## Raw records
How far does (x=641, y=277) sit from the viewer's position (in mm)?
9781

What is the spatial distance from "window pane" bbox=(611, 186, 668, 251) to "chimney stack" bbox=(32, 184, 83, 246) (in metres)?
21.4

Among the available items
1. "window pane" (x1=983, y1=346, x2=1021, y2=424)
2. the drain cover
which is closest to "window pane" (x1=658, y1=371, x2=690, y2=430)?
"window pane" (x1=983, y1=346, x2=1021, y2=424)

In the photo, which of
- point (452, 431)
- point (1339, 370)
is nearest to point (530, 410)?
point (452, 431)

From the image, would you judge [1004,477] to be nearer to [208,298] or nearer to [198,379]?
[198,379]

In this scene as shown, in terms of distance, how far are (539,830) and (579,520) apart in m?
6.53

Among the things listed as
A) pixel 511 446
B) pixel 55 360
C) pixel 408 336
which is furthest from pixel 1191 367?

* * *

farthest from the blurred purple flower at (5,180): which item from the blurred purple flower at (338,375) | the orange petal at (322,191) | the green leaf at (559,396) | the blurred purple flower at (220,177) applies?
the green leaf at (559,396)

## Your instructions
Reproduce the listing word for word, starting at the line that contains "From the image, would" and continuing through the line that contains "which is furthest from pixel 1191 367?", with both of those lines included.

## Exercise output
From the image, would you judge [1004,477] to be nearer to [208,298] or nearer to [198,379]?
[198,379]

In this scene as shown, in terms of distance, how far are (539,830) and (579,520) apart in m?
6.53

Among the things listed as
A) pixel 511 446
B) pixel 55 360
C) pixel 408 336
which is furthest from pixel 1191 367?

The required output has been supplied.